Non-resident Indians (NRIs) play a key role in India’s development. International remittances have been an important source of foreign exchange for the Indian economy for four decades, with estimates of inflows ranging between 2% and 4% of gross domestic product.

Typically ranked as the world’s largest recipient of international remittances, India annually receives a staggering US$70 billion from overseas Indians. This also says volumes on NRIs’ view that the country’s development matters the most.

Rajendar Dichpally, a leading information-technology professional and accomplished NRI based in New York, is worried about the situation back home. Apart from his professional career in IT, Dichpally is actively engaged in building the India-US relationship in different social, political and cultural fields, serving on a number of influential committees and councils.

He served as chairman of the US-India Friendship Committee (2012-2013), coordinator of the Indian American Security Leadership Council (2004-2008), chapter president and executive committee member of the Indian American Forum for Political Education (1997-2013), coordinator of a coalition of Indian organizations setting up Indian classical dance festivals for second-generation Indian-American kids (1997-1999), and youth president of the American Telugu Association (1998-2000).

Dichpally spoke to Asia Times on what he thinks about the Covid-19 situation in India, the migrant crisis and India’s economy.
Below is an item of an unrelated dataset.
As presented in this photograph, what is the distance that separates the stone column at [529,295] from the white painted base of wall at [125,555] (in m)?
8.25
An excerpt of the interview appears below.


Sachi Satapathy: As a non-resident Indian who is actively engaged in US-India friendship, what is your view on India’s handling of Covid-19? Do you think the government of India could have done better to contain the spread of the virus in the country?

Rajendar Dichpally: To my understanding, the government of India could have managed Covid-19 and the country’s lockdown in a much better way….
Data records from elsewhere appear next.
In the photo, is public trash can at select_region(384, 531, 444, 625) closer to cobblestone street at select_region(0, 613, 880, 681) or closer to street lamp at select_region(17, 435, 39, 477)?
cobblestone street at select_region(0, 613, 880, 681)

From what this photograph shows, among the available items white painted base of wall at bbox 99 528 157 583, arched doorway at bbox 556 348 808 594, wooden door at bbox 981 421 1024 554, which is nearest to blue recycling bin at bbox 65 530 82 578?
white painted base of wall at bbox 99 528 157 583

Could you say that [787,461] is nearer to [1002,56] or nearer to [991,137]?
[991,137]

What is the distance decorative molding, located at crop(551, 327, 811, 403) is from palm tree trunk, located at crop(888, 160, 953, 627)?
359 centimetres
When the government should have been working on a plan to deal with the pandemic, it was busy making arrangements for US President Donald Trump’s visit to India and usurping power in Madhya Pradesh. The government did not provide much option, space for citizens to prepare themselves to handle [the] crisis and abruptly shut down the country.

This led to bringing India’s economy into the doldrums, [with the] social fabric strained and health system over-stressed. Moreover, this situation created an unprecedented migrants crisis, which is fueling the virus’ spread across the country.

SS: How do you see the present unprecedented migrant laborers crisis in India?

RD: We continue to wake up to see heart-wrenching visuals of migrants without footwear and food walking to their homes. Visuals of pregnant women, little children, people atop a goods truck, those crushed to death while walking home on railway tracks have been deeply worrying.

There were millions of migrant workers who were left stranded all across the country, but no measures were taken to rescue or protect them. India’s total population, as recorded in Census 2011, stands at 1.21 billion. Internal migrants in India number 454 million, or 37% of the population. Yet even from the point of view of public health, the first lockdown was very poorly planned.

In mid-March, few workers who wished to return to their villages were infected. If these citizens had been given time to travel home, they would have re-entered their villages in a safe manner. Six weeks later, when the government wants to belatedly make amends by arranging trains for migrants, tens of thousands of returnees are carriers of the deadly virus.

SS: What would be your suggestion to India to handle the present Covid-19 crisis?

RD: The [central government] is now trying to pass the buck on to the states, but it is, of course, the central government who bears ultimate responsibility for what is unquestionably the [biggest] tragedy in the country since Partition.  

My suggestion for India is to adopt decentralization of power. The center must learn to respect the states far more than it currently does, as the states are in the forefront of the battle to contain the pandemic. We need a far greater decentralization of governance, from the center to the states, and from state capitals to panchayats and municipalities to address the problem.

SS: The government of India has announced a big financial package to recover the economy. What is your view on this package?

RD: The current package announced by government has left several sections like the poor, migrants, farmers, laborers, workers, small shopkeepers and the middle-class high and dry. The government of India must come up with immediate measures to help the distressed people who are devastated due to the virus-led country shutdown.

Very little of the package is about actual immediate expenditure by the government. Much of it is about loans, [which] banks will disburse where the government will stand as guarantor.

What [is] needed now is a direct cash transfer to all affected families for at least a period of three months or the duration of lockdown, but the package does not have any such provision. The government of India must reconsider its package and come up with immediate relief and a long-term sustainable poverty-alleviation scheme to help people come out of the present situation.

Sachi Satapathy is an international development practitioner who has worked on large-scale projects. His interests are in public policy, poverty alleviation and public-private partnerships for development in middle-income and developing countries.